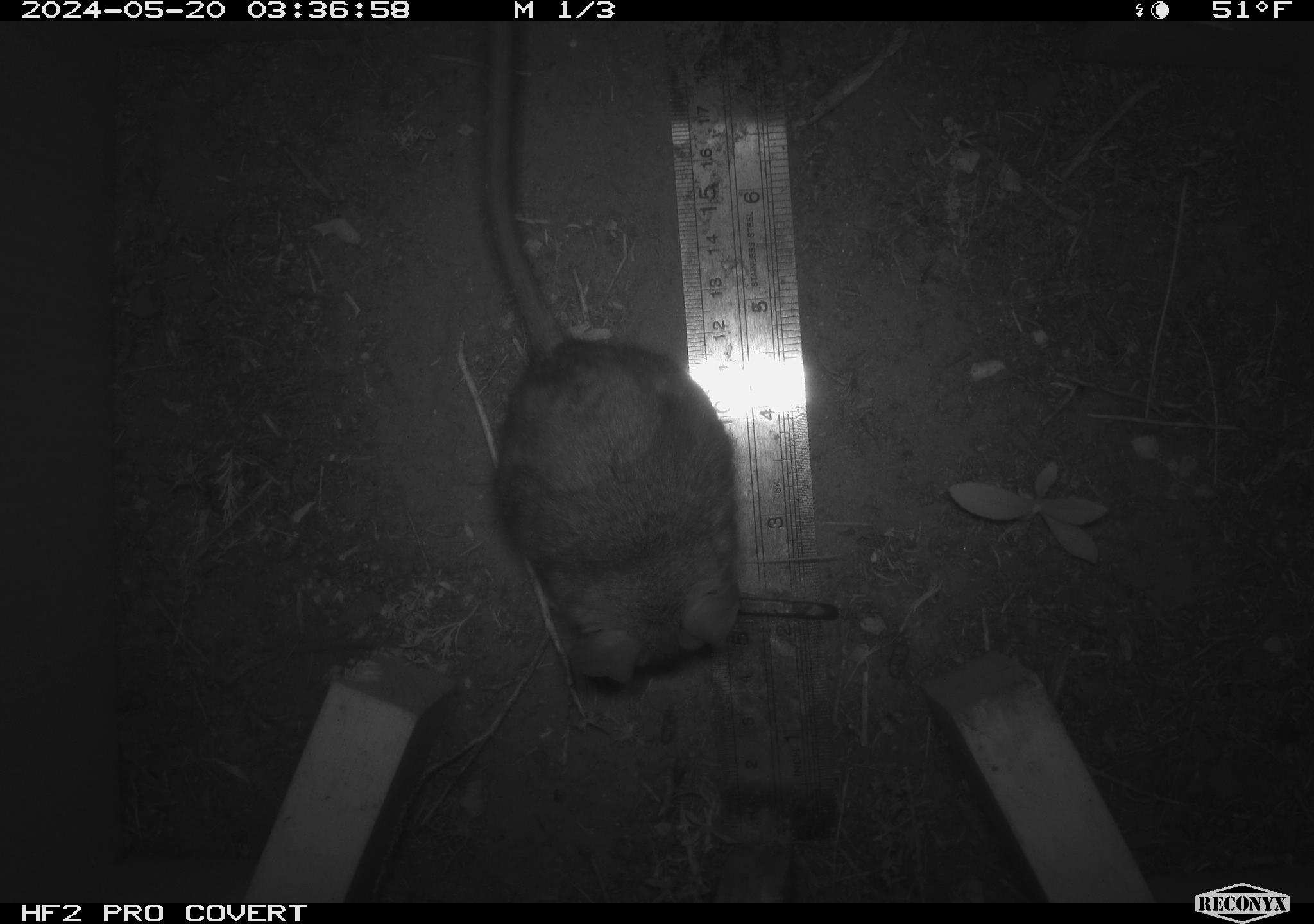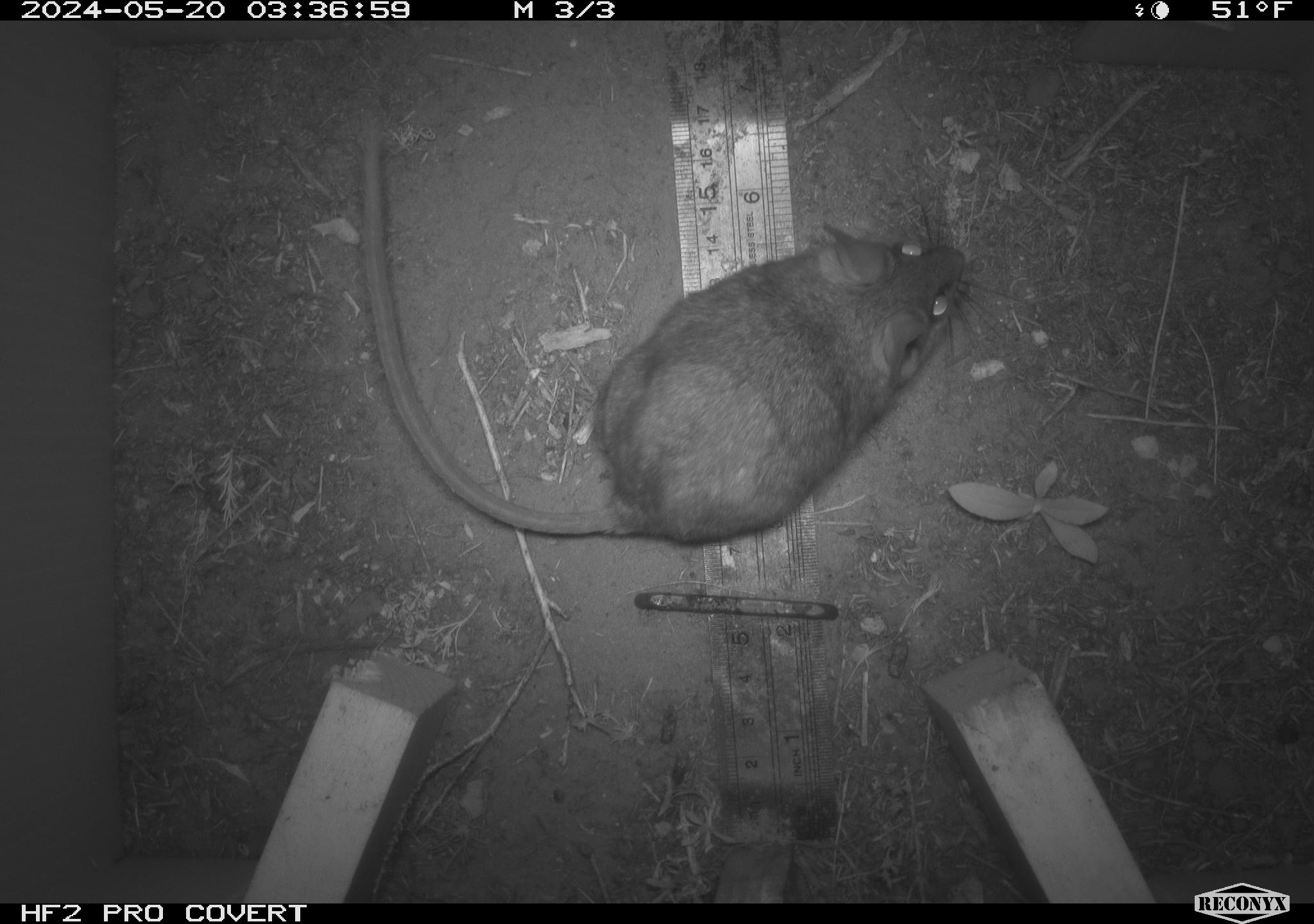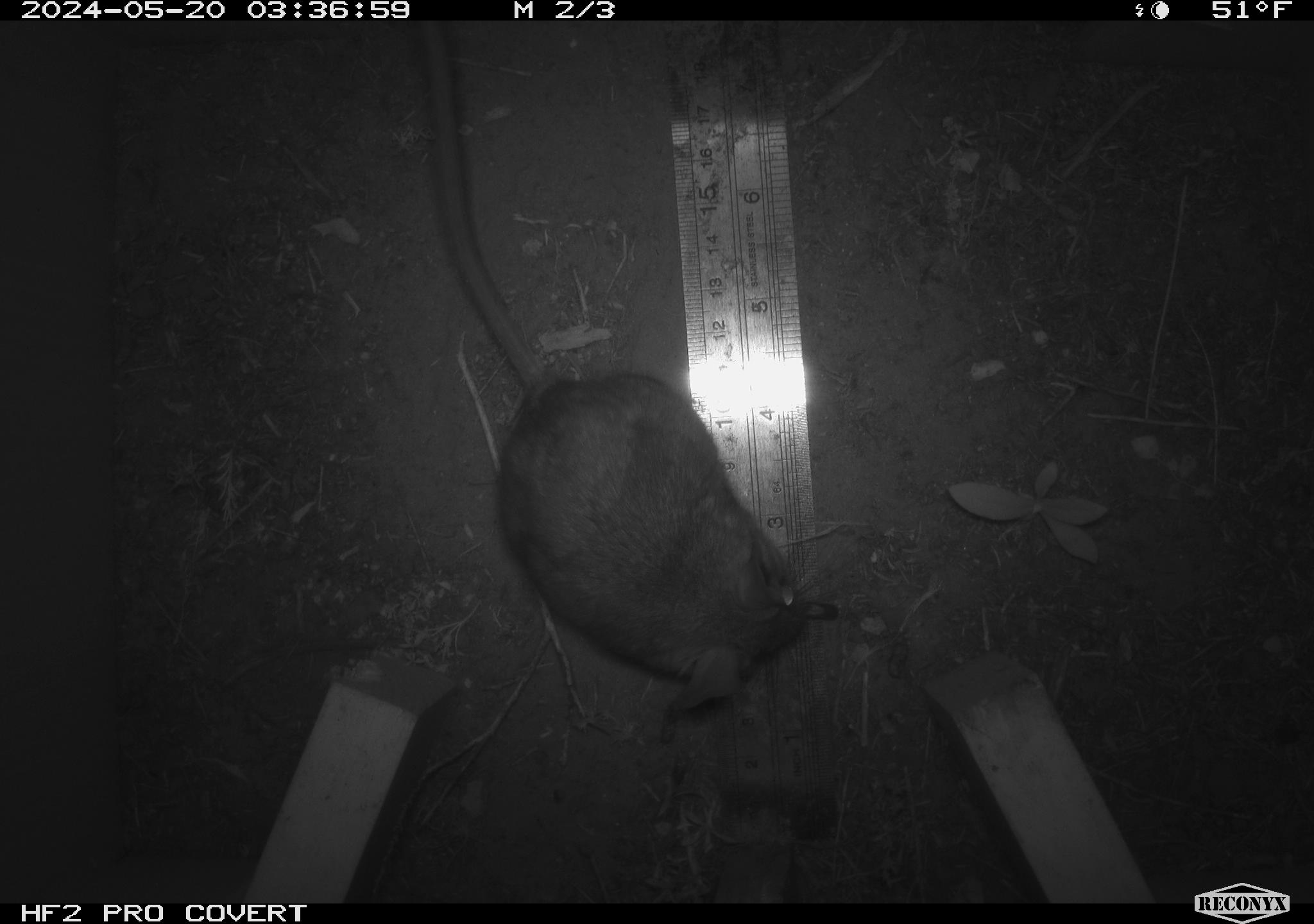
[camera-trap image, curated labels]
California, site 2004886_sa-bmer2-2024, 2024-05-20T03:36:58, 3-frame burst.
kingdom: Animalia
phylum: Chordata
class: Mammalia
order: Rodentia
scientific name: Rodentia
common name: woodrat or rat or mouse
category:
────────────────
Word for word, restate only the lines from the one containing "2024-05-20T03:36:58, 3-frame burst." through the last line of the entries, with both ends kept.

California, site 2004886_sa-bmer2-2024, 2024-05-20T03:36:58, 3-frame burst.
kingdom: Animalia
phylum: Chordata
class: Mammalia
order: Rodentia
scientific name: Rodentia
common name: woodrat or rat or mouse
category:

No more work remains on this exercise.